• [Prompt] Swap "Tote" for "Shopper" throughout the data, keeping everything else unchanged. Copy each line of text again but omit the pictures.

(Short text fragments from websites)
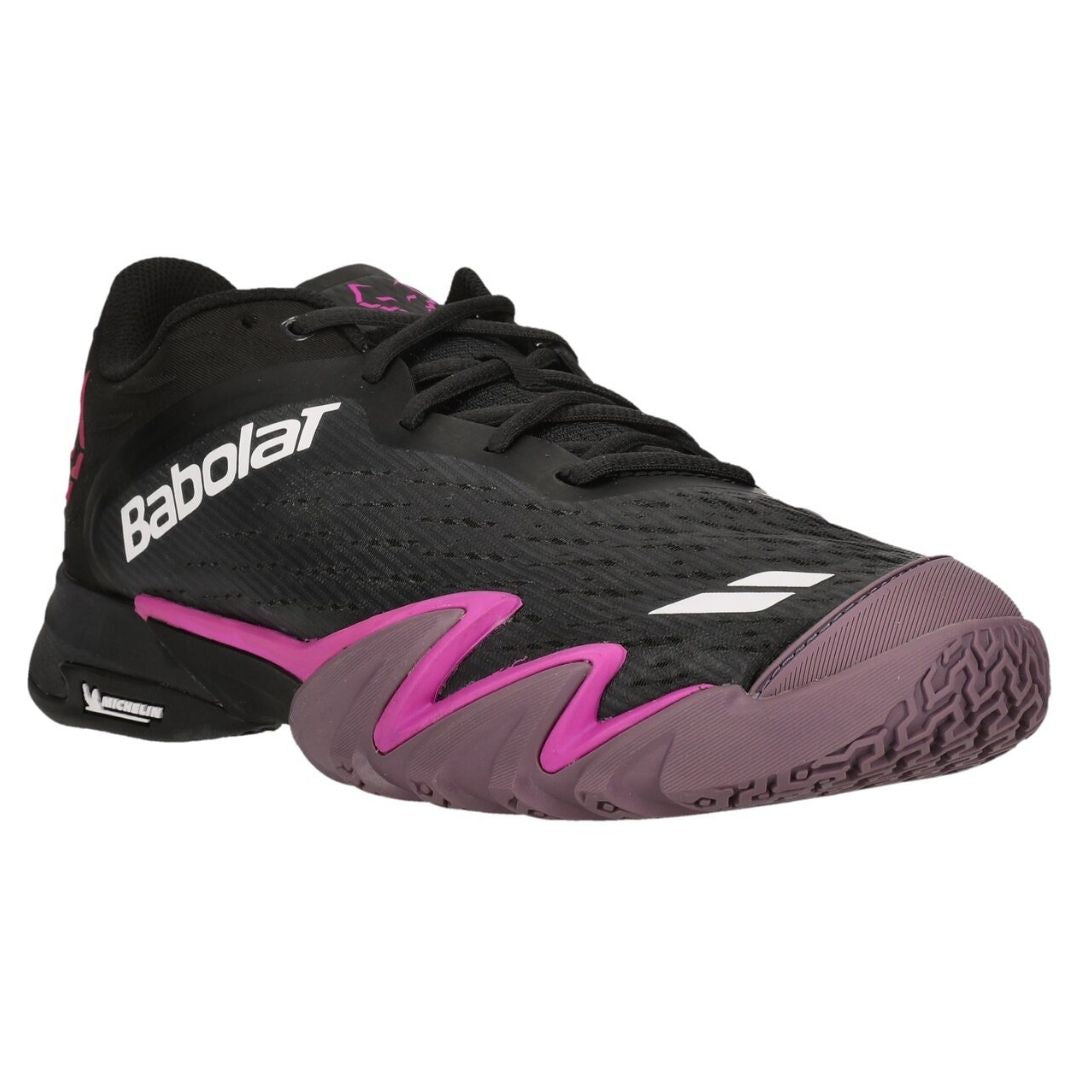 Chaussures de padel Babolat Premura 3 Men Juan Lebron (Black/Plum)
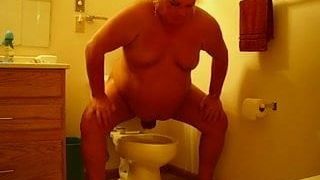 Phatty on the potty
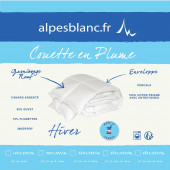 Couette Naturelle en Plume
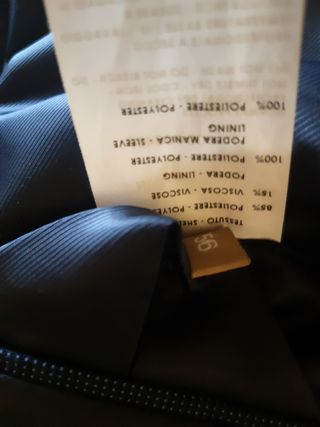 Completo Conbipel Uomo Tg. 56 - Blu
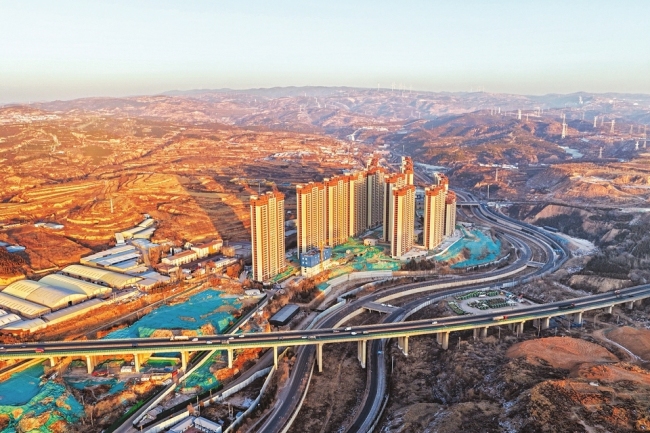 城改项目惠民生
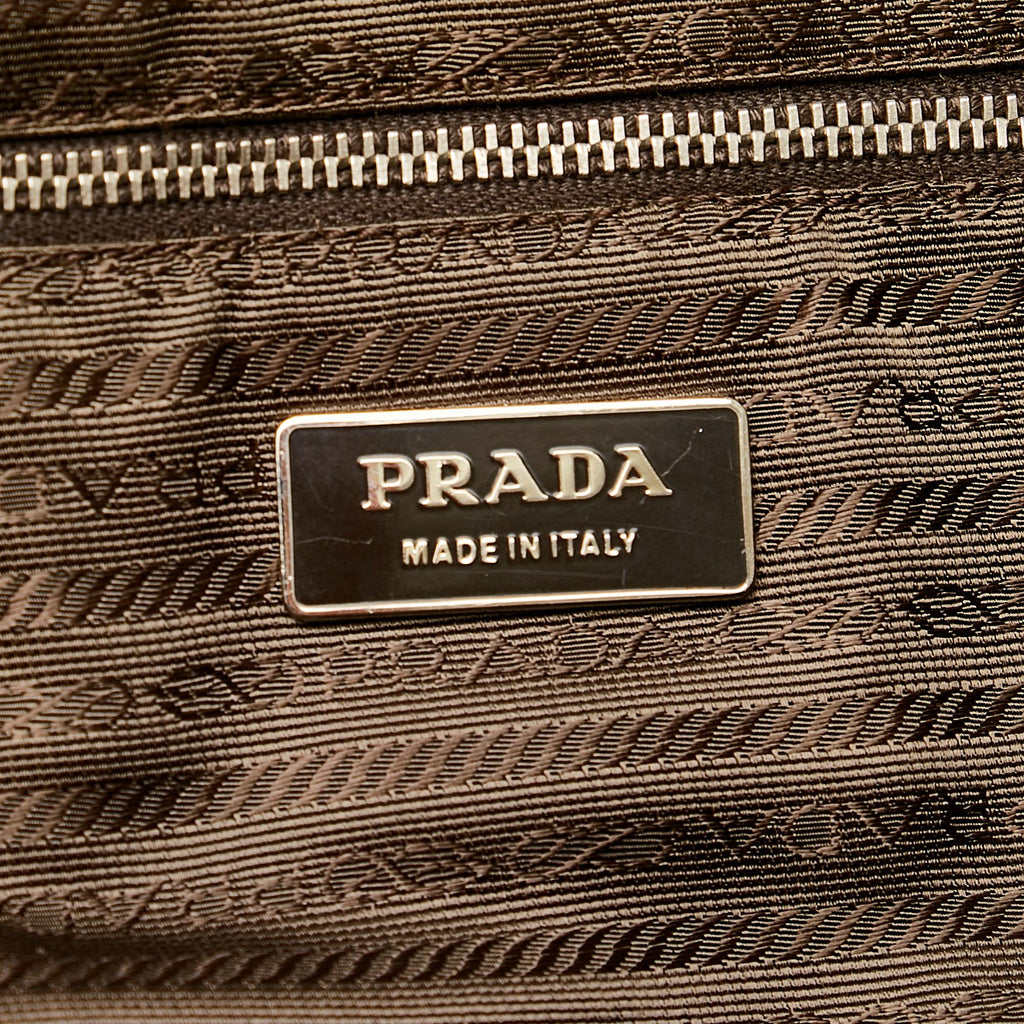 Prada Canvas Tote Bag (SHG-25965)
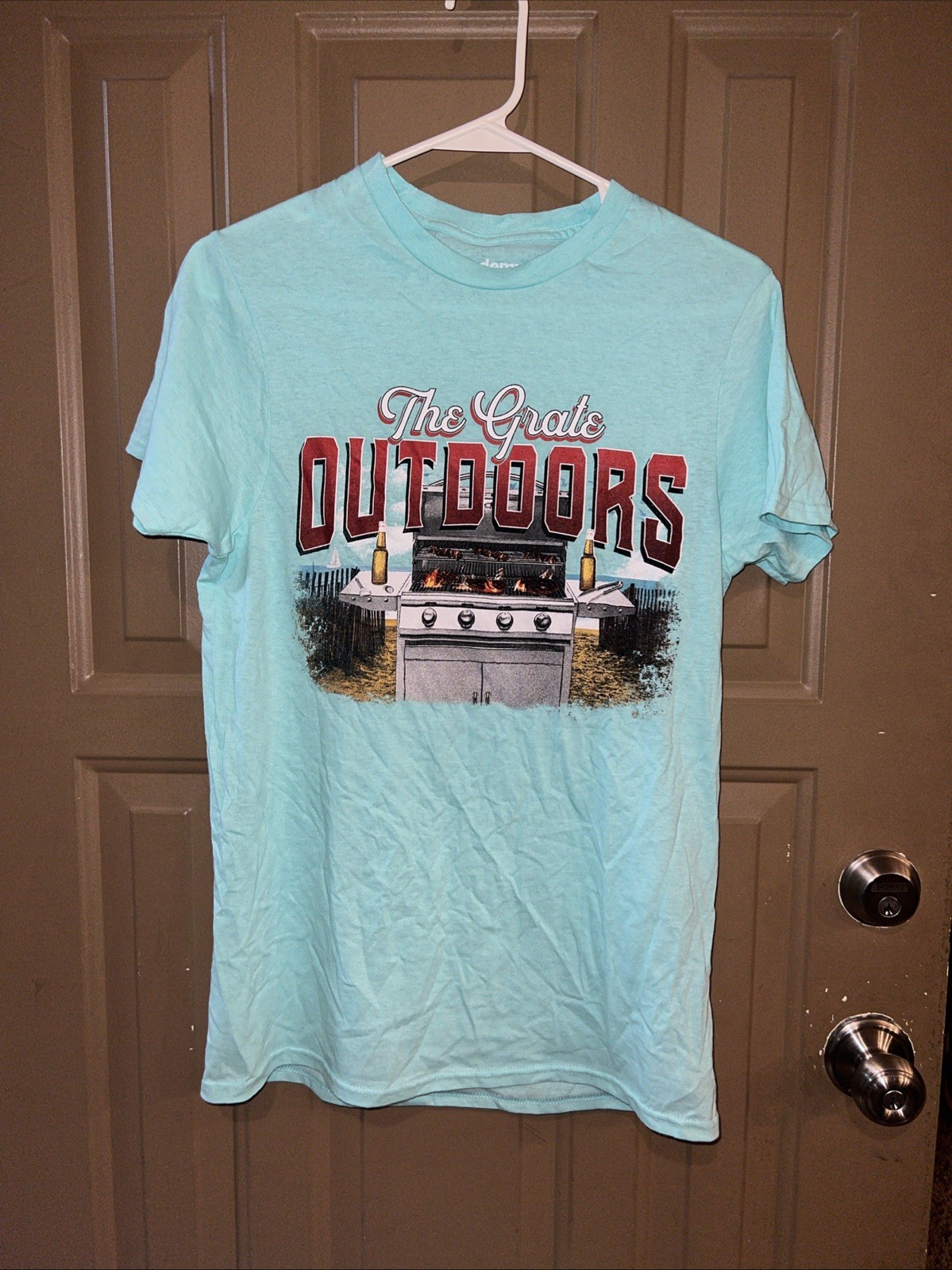 Academy Sports And Outdoors Size Small The Grate Outdoors Grilling Shirt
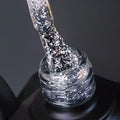 Top Coat No Wipe Silver 10g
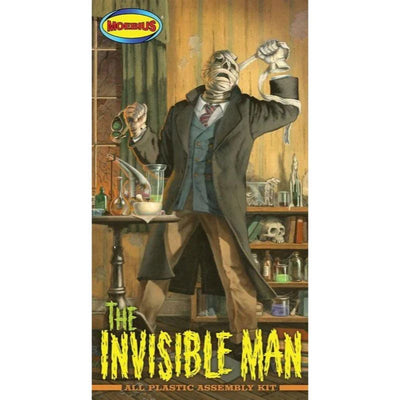 903 1/8 Invisible Man new package Plastic Model Kit
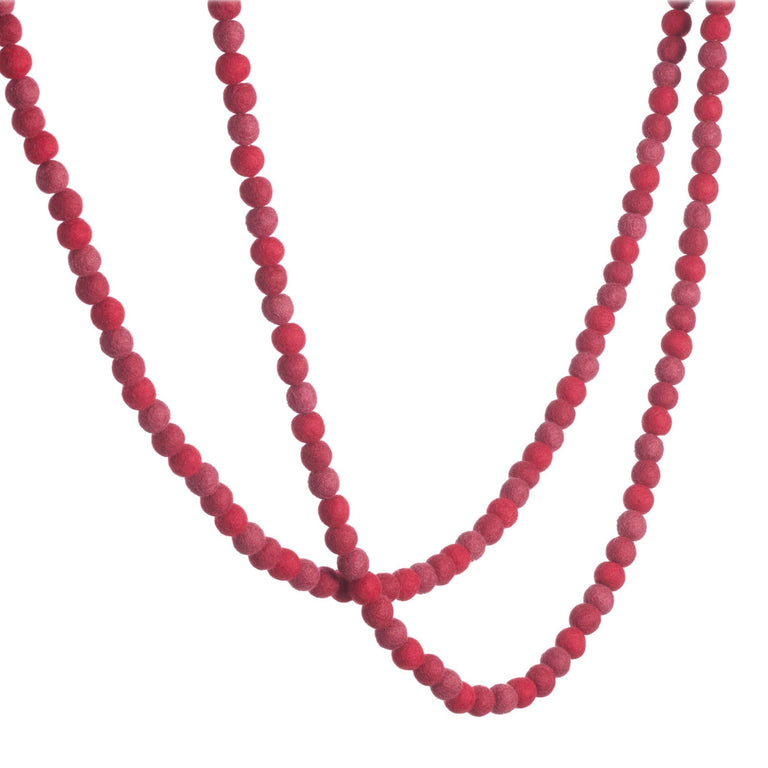 LILLIPUT GARLAND-CRANBERRY | HOLIDAY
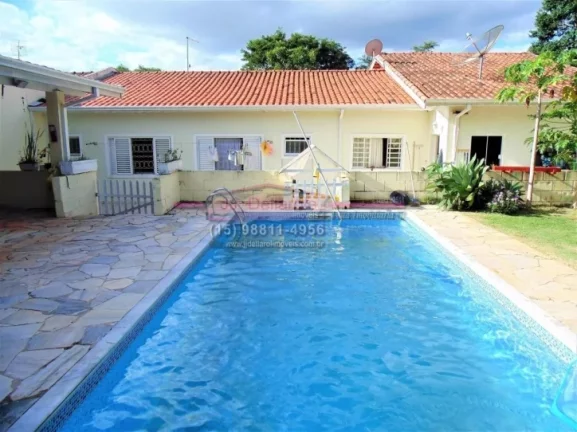 Imagem Chácara com muito verde dentro de condomínio Residencial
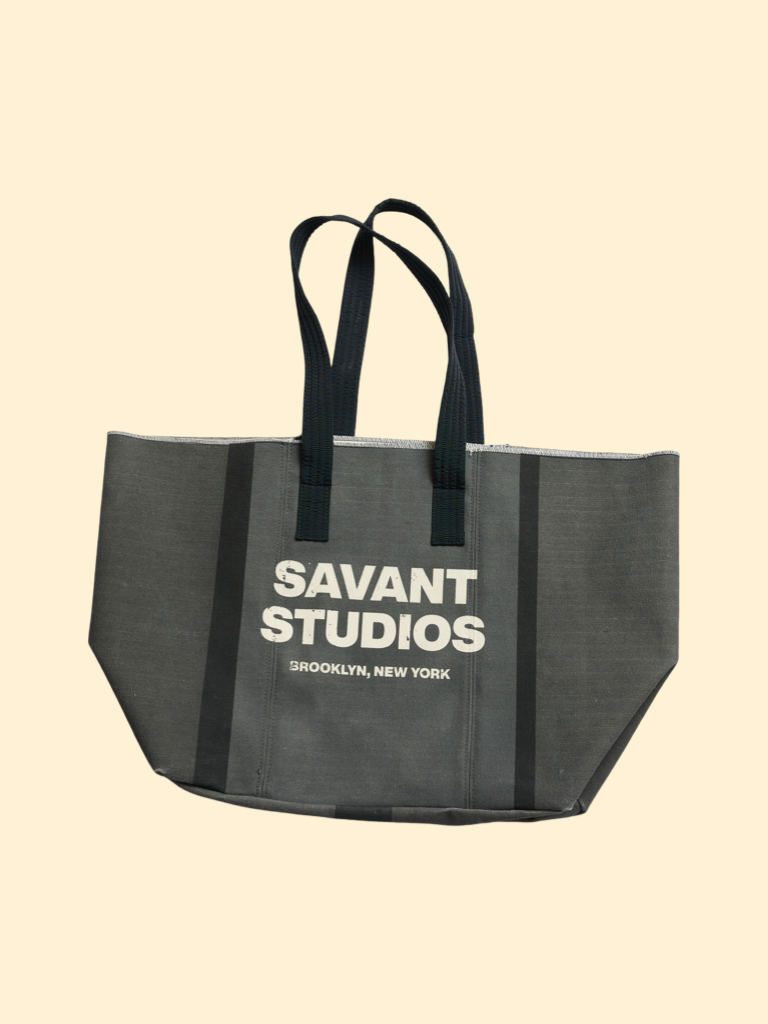 Big City Tote (Black Out)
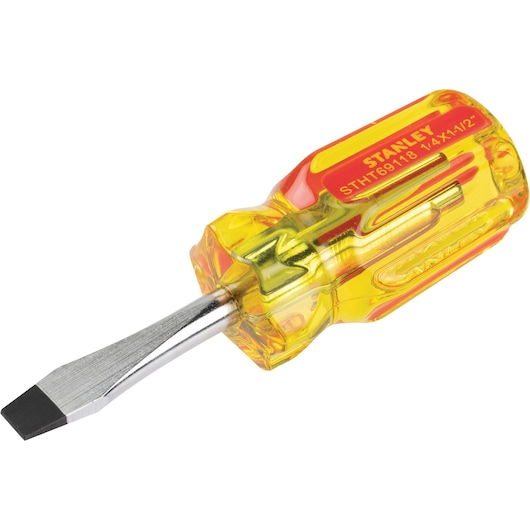 Destornillador Pro Punta Estándar 1/4" (6 mm) x 1-1/2" (40 mm)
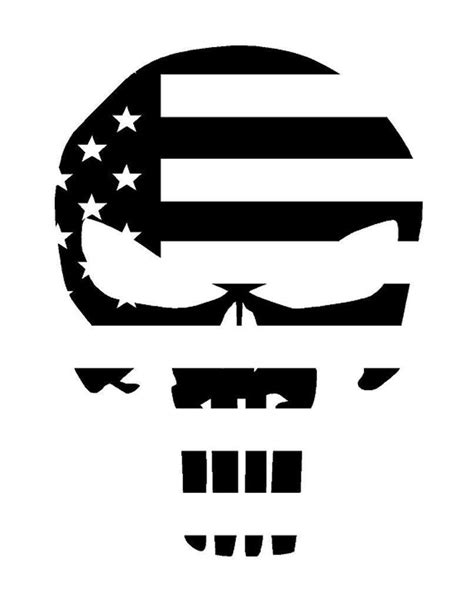 American Flag Punisher Skull Wallpaper - WallpaperSafari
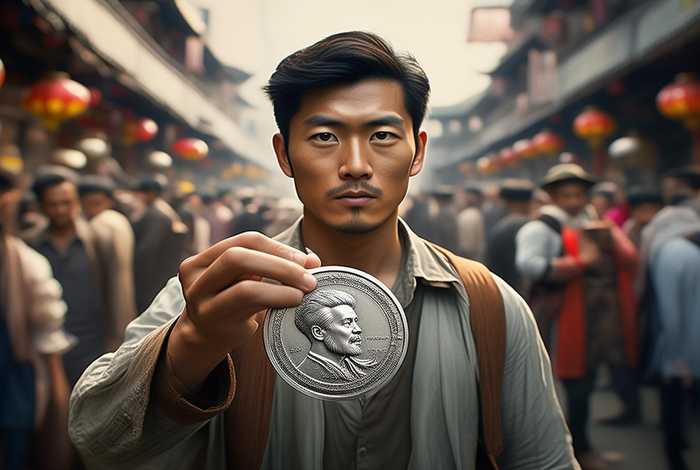 张学良一块银元的故事（张学良一块银元的故事视频）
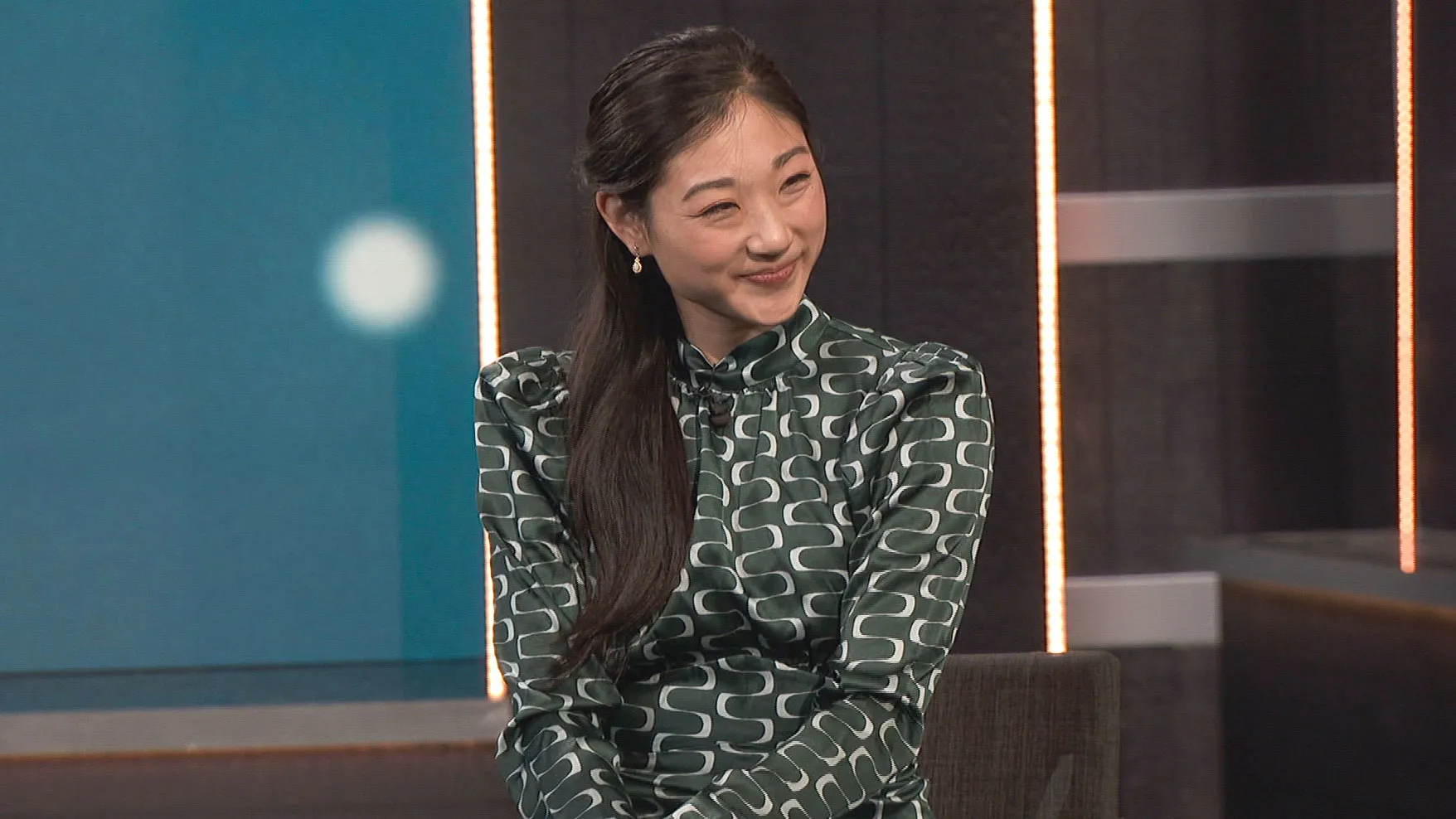 Mirai Nagasu Feature Celebrity Big Brother Mirai Nagasu Exit Interview
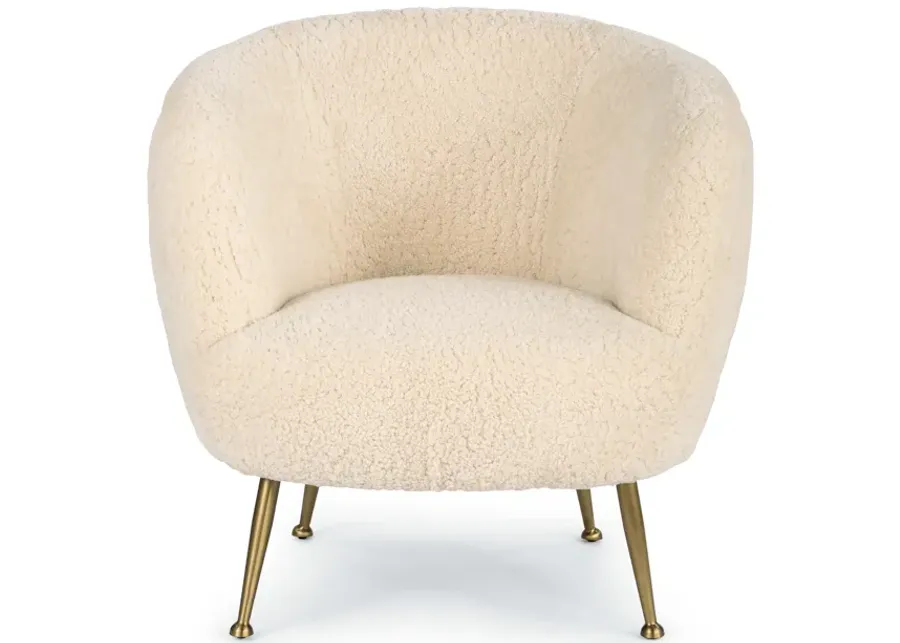 Beretta Sheepskin Chair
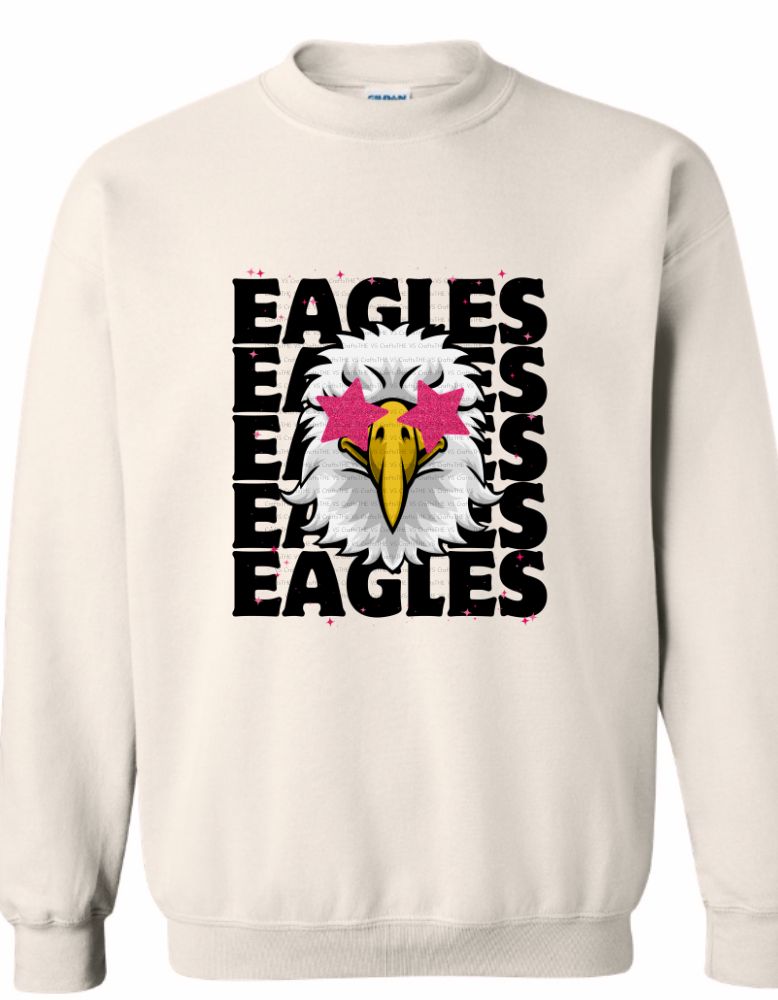 Eagles Pink Stars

• [Solution to the problem]
 Chaussures de padel Babolat Premura 3 Men Juan Lebron (Black/Plum)
 Phatty on the potty
 Couette Naturelle en Plume
 Completo Conbipel Uomo Tg. 56 - Blu
 城改项目惠民生
 Prada Canvas Shopper Bag (SHG-25965)
 Academy Sports And Outdoors Size Small The Grate Outdoors Grilling Shirt
 Top Coat No Wipe Silver 10g
 903 1/8 Invisible Man new package Plastic Model Kit
 LILLIPUT GARLAND-CRANBERRY | HOLIDAY
 Imagem Chácara com muito verde dentro de condomínio Residencial
 Big City Shopper (Black Out)
 Destornillador Pro Punta Estándar 1/4" (6 mm) x 1-1/2" (40 mm)
 American Flag Punisher Skull Wallpaper - WallpaperSafari
 张学良一块银元的故事（张学良一块银元的故事视频）
 Mirai Nagasu Feature Celebrity Big Brother Mirai Nagasu Exit Interview
 Beretta Sheepskin Chair
 Eagles Pink Stars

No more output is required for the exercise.